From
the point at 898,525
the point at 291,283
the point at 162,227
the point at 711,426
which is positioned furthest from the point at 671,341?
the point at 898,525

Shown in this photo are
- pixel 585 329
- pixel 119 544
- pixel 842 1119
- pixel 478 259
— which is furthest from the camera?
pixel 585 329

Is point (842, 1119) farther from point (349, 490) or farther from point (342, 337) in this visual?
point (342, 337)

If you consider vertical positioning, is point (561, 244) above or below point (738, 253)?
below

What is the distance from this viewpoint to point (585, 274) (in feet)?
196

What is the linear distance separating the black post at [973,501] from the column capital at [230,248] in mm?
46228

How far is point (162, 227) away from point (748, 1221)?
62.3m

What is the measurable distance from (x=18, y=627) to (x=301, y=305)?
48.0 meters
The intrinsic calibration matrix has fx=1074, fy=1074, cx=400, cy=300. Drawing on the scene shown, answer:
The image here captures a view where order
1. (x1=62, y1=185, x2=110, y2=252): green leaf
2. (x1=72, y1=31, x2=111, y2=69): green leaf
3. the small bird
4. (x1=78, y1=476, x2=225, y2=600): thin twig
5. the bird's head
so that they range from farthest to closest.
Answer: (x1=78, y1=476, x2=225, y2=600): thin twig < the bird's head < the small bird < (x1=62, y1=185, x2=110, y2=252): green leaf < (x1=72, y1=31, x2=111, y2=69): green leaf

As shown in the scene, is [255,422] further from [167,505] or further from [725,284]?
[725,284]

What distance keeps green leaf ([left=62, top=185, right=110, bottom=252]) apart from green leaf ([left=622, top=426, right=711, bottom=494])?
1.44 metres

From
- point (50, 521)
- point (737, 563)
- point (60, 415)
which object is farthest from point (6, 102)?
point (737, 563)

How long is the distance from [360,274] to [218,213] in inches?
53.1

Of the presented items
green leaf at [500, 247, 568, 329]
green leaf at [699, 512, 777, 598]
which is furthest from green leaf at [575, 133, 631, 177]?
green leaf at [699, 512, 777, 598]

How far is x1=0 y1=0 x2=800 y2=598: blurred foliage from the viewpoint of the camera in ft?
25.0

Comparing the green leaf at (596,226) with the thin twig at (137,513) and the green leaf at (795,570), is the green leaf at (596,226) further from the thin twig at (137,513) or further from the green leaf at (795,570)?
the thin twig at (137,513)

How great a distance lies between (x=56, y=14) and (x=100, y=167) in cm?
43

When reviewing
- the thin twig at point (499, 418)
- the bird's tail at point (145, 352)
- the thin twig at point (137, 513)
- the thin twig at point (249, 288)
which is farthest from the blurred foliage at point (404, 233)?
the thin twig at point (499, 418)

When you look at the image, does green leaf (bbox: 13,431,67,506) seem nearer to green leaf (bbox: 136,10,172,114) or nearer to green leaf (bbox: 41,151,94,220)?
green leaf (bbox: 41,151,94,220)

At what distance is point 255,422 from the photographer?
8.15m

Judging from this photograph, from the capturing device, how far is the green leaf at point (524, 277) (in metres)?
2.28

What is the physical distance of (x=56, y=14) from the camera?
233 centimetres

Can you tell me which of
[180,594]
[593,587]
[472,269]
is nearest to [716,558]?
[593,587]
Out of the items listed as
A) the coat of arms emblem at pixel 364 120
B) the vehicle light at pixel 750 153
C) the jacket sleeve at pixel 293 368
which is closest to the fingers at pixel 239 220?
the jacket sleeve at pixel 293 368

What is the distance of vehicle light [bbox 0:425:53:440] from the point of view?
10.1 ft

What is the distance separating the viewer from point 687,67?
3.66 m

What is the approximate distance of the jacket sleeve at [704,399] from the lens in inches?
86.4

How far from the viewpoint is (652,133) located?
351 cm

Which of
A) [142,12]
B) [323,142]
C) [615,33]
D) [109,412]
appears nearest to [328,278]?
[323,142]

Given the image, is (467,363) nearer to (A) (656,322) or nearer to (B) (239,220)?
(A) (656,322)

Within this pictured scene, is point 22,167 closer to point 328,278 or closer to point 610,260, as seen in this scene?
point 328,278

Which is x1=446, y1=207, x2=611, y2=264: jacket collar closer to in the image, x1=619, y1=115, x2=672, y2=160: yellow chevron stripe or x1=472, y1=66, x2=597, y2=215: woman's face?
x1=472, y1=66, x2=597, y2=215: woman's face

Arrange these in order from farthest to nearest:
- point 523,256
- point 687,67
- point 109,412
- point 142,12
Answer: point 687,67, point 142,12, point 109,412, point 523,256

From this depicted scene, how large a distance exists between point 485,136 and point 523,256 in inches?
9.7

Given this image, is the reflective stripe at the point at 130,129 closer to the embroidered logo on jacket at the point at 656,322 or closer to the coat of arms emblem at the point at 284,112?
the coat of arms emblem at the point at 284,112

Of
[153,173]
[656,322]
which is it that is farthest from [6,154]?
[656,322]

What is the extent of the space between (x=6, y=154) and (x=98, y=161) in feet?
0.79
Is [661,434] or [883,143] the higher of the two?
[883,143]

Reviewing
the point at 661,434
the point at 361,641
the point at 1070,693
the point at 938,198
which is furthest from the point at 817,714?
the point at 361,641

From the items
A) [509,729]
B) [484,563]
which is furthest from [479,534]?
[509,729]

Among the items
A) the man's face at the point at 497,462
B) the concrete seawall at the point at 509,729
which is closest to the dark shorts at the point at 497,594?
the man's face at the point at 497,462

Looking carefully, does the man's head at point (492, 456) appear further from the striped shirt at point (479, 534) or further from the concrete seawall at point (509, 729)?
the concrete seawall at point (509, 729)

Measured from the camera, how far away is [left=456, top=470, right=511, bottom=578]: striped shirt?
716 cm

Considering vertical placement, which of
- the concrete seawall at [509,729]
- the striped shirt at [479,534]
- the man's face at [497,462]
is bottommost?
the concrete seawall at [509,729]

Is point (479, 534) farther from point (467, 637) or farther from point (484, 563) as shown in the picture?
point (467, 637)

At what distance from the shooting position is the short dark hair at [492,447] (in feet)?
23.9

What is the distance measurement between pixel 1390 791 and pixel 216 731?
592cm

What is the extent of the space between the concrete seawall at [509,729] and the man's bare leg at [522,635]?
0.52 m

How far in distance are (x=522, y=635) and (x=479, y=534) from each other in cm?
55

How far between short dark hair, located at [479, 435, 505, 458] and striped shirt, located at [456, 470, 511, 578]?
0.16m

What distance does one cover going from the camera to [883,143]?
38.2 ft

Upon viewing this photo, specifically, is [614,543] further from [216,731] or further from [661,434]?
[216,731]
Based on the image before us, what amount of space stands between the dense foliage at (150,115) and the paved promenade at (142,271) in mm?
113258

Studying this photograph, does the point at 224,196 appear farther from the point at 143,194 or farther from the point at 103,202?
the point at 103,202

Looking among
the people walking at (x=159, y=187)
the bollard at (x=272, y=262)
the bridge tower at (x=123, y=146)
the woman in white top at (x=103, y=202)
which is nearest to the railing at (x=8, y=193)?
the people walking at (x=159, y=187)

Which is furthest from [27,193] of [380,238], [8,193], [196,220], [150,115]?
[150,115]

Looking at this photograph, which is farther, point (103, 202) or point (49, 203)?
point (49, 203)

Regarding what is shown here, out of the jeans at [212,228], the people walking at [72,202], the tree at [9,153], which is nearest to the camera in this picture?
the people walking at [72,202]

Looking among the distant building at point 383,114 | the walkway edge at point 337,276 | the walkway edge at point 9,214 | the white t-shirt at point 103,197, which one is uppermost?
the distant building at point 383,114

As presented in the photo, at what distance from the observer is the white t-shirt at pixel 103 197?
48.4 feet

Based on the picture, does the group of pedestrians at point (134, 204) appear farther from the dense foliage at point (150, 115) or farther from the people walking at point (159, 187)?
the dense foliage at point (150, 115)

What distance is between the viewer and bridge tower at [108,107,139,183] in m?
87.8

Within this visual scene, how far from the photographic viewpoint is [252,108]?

§ §

What this task involves >>
Without leaving anything out, quote all the data.

Solution >>
From
the point at 898,525
the point at 291,283
the point at 162,227
the point at 711,426
which is positioned furthest from the point at 671,341?
the point at 898,525

Shown in this photo are
- pixel 585 329
- pixel 119 544
- pixel 842 1119
- pixel 478 259
— which is furthest from the camera?
pixel 585 329

Is point (842, 1119) farther from point (349, 490) or farther from point (342, 337) in this visual?
point (342, 337)

If you consider vertical positioning, is point (561, 244) above or below point (738, 253)?
below

What is the distance from this viewpoint to point (585, 274) (in feet)?
196

What is the linear distance separating the black post at [973,501] from the column capital at [230,248] in mm?
46228

How far is point (162, 227) away from point (748, 1221)?
62.3m

What is the measurable distance from (x=18, y=627) to (x=301, y=305)?
48.0 meters
The intrinsic calibration matrix has fx=1074, fy=1074, cx=400, cy=300. Drawing on the scene shown, answer:
The image here captures a view where order
1. (x1=62, y1=185, x2=110, y2=252): green leaf
2. (x1=72, y1=31, x2=111, y2=69): green leaf
3. the small bird
4. (x1=78, y1=476, x2=225, y2=600): thin twig
5. the bird's head
so that they range from farthest to closest.
Answer: (x1=78, y1=476, x2=225, y2=600): thin twig < the bird's head < the small bird < (x1=62, y1=185, x2=110, y2=252): green leaf < (x1=72, y1=31, x2=111, y2=69): green leaf

As shown in the scene, is [255,422] further from [167,505] or further from [725,284]?
[725,284]

What distance keeps green leaf ([left=62, top=185, right=110, bottom=252]) apart from green leaf ([left=622, top=426, right=711, bottom=494])?
1.44 metres

From
- point (50, 521)
- point (737, 563)
- point (60, 415)
which object is farthest from point (6, 102)?
point (737, 563)

How long is the distance from [360,274] to [218,213] in inches?
53.1

Of the presented items
green leaf at [500, 247, 568, 329]
green leaf at [699, 512, 777, 598]
which is furthest from green leaf at [575, 133, 631, 177]?
green leaf at [699, 512, 777, 598]

How far is x1=0 y1=0 x2=800 y2=598: blurred foliage from the viewpoint of the camera in ft?
25.0

Comparing the green leaf at (596,226) with the thin twig at (137,513) and the green leaf at (795,570), is the green leaf at (596,226) further from the thin twig at (137,513) or further from the green leaf at (795,570)?
the thin twig at (137,513)

How great a distance lies between (x=56, y=14) and (x=100, y=167) in cm?
43

When reviewing
- the thin twig at point (499, 418)
- the bird's tail at point (145, 352)
- the thin twig at point (137, 513)
- the thin twig at point (249, 288)
which is farthest from the blurred foliage at point (404, 233)?
the thin twig at point (499, 418)

When you look at the image, does green leaf (bbox: 13,431,67,506) seem nearer to green leaf (bbox: 136,10,172,114) or nearer to green leaf (bbox: 41,151,94,220)?
green leaf (bbox: 41,151,94,220)

At what distance is point 255,422 from the photographer?
8.15m

Judging from this photograph, from the capturing device, how far is the green leaf at point (524, 277) (in metres)?
2.28

What is the physical distance of (x=56, y=14) from the camera?
233 centimetres

Can you tell me which of
[180,594]
[593,587]
[472,269]
is nearest to [716,558]?
[593,587]
Out of the items listed as
A) the coat of arms emblem at pixel 364 120
B) the vehicle light at pixel 750 153
C) the jacket sleeve at pixel 293 368
which is closest to the fingers at pixel 239 220?
the jacket sleeve at pixel 293 368

What is the distance of vehicle light [bbox 0:425:53:440] from the point of view?
10.1 ft

What is the distance separating the viewer from point 687,67?
3.66 m

What is the approximate distance of the jacket sleeve at [704,399] from the lens in inches?
86.4

How far from the viewpoint is (652,133) located?
351 cm

Which of
A) [142,12]
B) [323,142]
C) [615,33]
D) [109,412]
appears nearest to [328,278]?
[323,142]

Given the image, is (467,363) nearer to (A) (656,322) or nearer to (B) (239,220)?
(A) (656,322)

Within this pictured scene, is point 22,167 closer to point 328,278 or closer to point 610,260, as seen in this scene?
point 328,278

Which is x1=446, y1=207, x2=611, y2=264: jacket collar closer to in the image, x1=619, y1=115, x2=672, y2=160: yellow chevron stripe or x1=472, y1=66, x2=597, y2=215: woman's face?
x1=472, y1=66, x2=597, y2=215: woman's face

Arrange these in order from farthest to nearest:
- point 523,256
- point 687,67
- point 109,412
- point 142,12
Answer: point 687,67, point 142,12, point 109,412, point 523,256

From this depicted scene, how large a distance exists between point 485,136 and point 523,256 in inches?
9.7

Given this image, is the reflective stripe at the point at 130,129 closer to the embroidered logo on jacket at the point at 656,322 or closer to the coat of arms emblem at the point at 284,112?
the coat of arms emblem at the point at 284,112

Of
[153,173]
[656,322]
which is it that is farthest from [6,154]?
[656,322]

What is the extent of the space between (x=6, y=154) and (x=98, y=161) in feet?
0.79
Is [661,434] or [883,143] the higher of the two?
[883,143]

Reviewing
the point at 661,434
the point at 361,641
the point at 1070,693
the point at 938,198
which is furthest from the point at 817,714?
the point at 361,641

From the items
A) [509,729]
B) [484,563]
which is furthest from [479,534]?
[509,729]

Among the items
A) the man's face at the point at 497,462
B) the concrete seawall at the point at 509,729
which is closest to the dark shorts at the point at 497,594?
the man's face at the point at 497,462

Looking carefully, does the man's head at point (492, 456) appear further from the striped shirt at point (479, 534) or further from the concrete seawall at point (509, 729)?
the concrete seawall at point (509, 729)

Measured from the camera, how far away is [left=456, top=470, right=511, bottom=578]: striped shirt?
716 cm

Considering vertical placement, which of
- the concrete seawall at [509,729]
- the striped shirt at [479,534]
- the man's face at [497,462]
is bottommost?
the concrete seawall at [509,729]

Is point (479, 534) farther from point (467, 637) or farther from point (484, 563) as shown in the picture?
point (467, 637)

At what distance from the shooting position is the short dark hair at [492,447] (in feet)?
23.9

What is the distance measurement between pixel 1390 791 and pixel 216 731?
592cm

What is the extent of the space between the concrete seawall at [509,729] and the man's bare leg at [522,635]?
0.52 m

How far in distance are (x=522, y=635) and (x=479, y=534) from each other in cm?
55

How far between short dark hair, located at [479, 435, 505, 458] and striped shirt, located at [456, 470, 511, 578]?
0.16m

What distance does one cover going from the camera to [883,143]?
38.2 ft

Upon viewing this photo, specifically, is [614,543] further from [216,731] or further from [661,434]?
[216,731]
Based on the image before us, what amount of space stands between the dense foliage at (150,115) and the paved promenade at (142,271) in mm?
113258

Studying this photograph, does the point at 224,196 appear farther from the point at 143,194 or farther from the point at 103,202?
the point at 103,202

Looking among
the people walking at (x=159, y=187)
the bollard at (x=272, y=262)
the bridge tower at (x=123, y=146)
the woman in white top at (x=103, y=202)
which is nearest to the railing at (x=8, y=193)?
the people walking at (x=159, y=187)

Which is furthest from [27,193] of [380,238], [8,193], [196,220], [150,115]?
[150,115]

Looking at this photograph, which is farther, point (103, 202) or point (49, 203)?
point (49, 203)

Regarding what is shown here, out of the jeans at [212,228], the people walking at [72,202], the tree at [9,153], which is nearest to the camera in this picture?
the people walking at [72,202]

Looking among the distant building at point 383,114 | the walkway edge at point 337,276 | the walkway edge at point 9,214 | the white t-shirt at point 103,197, which one is uppermost?
the distant building at point 383,114

As presented in the photo, at what distance from the observer is the white t-shirt at pixel 103 197?
48.4 feet

Based on the picture, does the group of pedestrians at point (134, 204) appear farther from the dense foliage at point (150, 115) or farther from the people walking at point (159, 187)?
the dense foliage at point (150, 115)

What distance is between the viewer and bridge tower at [108,107,139,183] in m?
87.8

Within this visual scene, how far from the photographic viewpoint is [252,108]?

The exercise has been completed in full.